Our new campaign just landed

Get your things. You’ve got two minutes to leave. Stop crying. There’s nothing you can do. Tell your kids to stop screaming. Say goodbye to your home. It’s gone.

It’s not the kind of sentiment most people expect from Oxfam. But then, land is not the kind of subject that gets the majority of people fired up. And that means some investors are getting away with land grabs, leaving people around the world hungry and homeless.

We were briefed to come up with a campaign that would not just get people fired up about land grabs, but would get them to act and tell the World Bank to put its investments in big land deals on hold. So instead of leading on land, we decided to lead on people by turning the tables on our audience.

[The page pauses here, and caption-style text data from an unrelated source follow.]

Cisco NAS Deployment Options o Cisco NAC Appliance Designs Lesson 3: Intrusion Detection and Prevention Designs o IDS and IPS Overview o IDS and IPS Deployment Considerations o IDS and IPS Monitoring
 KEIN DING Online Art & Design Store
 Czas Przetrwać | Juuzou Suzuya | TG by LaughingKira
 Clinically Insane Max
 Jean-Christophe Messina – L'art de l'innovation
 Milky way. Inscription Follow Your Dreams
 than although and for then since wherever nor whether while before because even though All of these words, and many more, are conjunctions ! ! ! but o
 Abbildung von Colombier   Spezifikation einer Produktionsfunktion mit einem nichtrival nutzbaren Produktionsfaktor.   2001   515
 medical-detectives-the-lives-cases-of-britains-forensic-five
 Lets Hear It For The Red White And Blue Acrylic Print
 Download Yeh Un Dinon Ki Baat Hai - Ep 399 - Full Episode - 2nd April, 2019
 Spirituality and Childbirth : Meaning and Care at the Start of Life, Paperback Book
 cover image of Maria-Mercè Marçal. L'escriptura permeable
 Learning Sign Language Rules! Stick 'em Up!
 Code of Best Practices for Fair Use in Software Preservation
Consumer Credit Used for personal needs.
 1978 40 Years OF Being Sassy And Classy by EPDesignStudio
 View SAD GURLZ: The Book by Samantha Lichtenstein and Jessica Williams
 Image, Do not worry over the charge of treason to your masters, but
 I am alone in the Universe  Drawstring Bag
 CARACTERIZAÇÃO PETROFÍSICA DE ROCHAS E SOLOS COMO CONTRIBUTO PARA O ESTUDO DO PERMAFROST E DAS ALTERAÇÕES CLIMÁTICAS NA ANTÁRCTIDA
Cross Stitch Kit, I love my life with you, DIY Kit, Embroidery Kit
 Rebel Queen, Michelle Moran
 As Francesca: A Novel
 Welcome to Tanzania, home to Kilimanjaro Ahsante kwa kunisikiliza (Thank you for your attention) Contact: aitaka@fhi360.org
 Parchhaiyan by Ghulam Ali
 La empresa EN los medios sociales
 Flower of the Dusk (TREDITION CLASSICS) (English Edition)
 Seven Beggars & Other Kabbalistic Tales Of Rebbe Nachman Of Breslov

In the end, the spark of inspiration came from a rough and ready documentary, not in the public domain at that point. It included fairly shocking footage of land grabs in progress. While the nuts and bolts of the issue were intellectually interesting, what actually hit home was footage of people who had just been turfed off their land. As they walked along the roadside with their families and all the belongings they could carry in tow, it was clear that these small-scale farmers had literally lost everything in an instant. The testimonies of people affected were extremely raw. Some spoke of losing their land as being like losing a child. They were grieving, angry, inconsolable – exactly like we would be if someone came and took our home away. You can now watch an edited and abridged version of the documentary on YouTube. 

After watching the documentary, the approach for our campaign was immediately obvious. The result, the Get Out campaign, challenged the blind eye by telling people “If it happened to your family, it would be called an injustice.” It included ads in most major national newspapers, as pictured here. It also featured stunts involving bulldozers and land girls in London, along with emails, action cards and social media activities.

It’s early days but Get Out looks like it’s working. And more importantly, some people also told us the different approach we chose to take made them think a bit differently too. Which was nice.